Japan debuted Super Mario in late April with a huge $14.3M to score the biggest opening weekend ever for an animated studio movie, as well as the biggest Saturday box office in Universal history – topping Jurassic World Dominion. In only two days, Mario and Luigi led the fastest Universal film to reach 1B yen. That weekend’s result was Universal’s best ever start in the market.
The worldwide total is to date $1.357B. When excluding China, the total is $1.332B, just edging Frozen II outside that market. The international box office cume is $782.8M.
Globally, Super Mario remains the biggest film of the year, having scored the top opening of 2023 with $375.6M, which was also good for the biggest animated opening ever, the top Illumination debut and the best video game launch of all time. It’s Illumination’s highest-grossing movie ever, pushing the Chris Meledandri-led production house’s global box office across $9.4B.

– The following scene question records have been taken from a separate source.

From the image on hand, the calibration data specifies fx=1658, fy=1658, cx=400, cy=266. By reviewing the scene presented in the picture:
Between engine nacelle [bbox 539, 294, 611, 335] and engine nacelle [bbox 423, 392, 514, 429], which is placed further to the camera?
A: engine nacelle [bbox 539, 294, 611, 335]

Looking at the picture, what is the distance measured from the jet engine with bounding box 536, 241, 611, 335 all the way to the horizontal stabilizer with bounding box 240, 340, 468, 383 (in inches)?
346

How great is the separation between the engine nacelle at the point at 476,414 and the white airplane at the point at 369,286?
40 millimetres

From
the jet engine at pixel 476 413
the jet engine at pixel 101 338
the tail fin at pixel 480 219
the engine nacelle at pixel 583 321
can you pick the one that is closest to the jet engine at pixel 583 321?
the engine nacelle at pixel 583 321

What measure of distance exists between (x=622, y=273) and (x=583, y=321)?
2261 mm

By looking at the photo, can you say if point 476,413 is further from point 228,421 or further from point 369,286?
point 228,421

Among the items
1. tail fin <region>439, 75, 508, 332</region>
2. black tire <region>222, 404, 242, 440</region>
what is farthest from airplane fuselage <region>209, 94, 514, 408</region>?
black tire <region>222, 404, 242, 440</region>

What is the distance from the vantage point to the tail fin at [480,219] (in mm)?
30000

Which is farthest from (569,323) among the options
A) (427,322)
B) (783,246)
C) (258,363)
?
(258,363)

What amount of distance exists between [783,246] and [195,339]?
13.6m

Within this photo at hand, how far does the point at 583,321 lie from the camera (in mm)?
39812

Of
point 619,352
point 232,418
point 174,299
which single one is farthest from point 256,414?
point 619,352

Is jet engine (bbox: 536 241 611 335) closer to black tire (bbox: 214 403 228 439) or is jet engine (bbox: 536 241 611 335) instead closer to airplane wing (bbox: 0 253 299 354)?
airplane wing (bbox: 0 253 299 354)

It’s also the No. 3 Universal film ever worldwide and the top animated movie of all time in 15 markets including Mexico, France, Australia, the Netherlands, Central America, Colombia, Chile, Peru, Argentina, Ecuador, the UAE, Bolivia, Venezuela, Lebanon and Iceland.
Japan now leads all markets with $100.1M, followed by Mexico ($85.4M), the UK/Ireland ($67.7M), France ($62.4M) and Germany ($56.1M).
Directed by Aaron Horvath and Michael Jelenic from a screenplay by Matthew Fogel, Super Mario is produced by Illumination founder and CEO Meledandri and by Shigeru Miyamoto for Nintendo.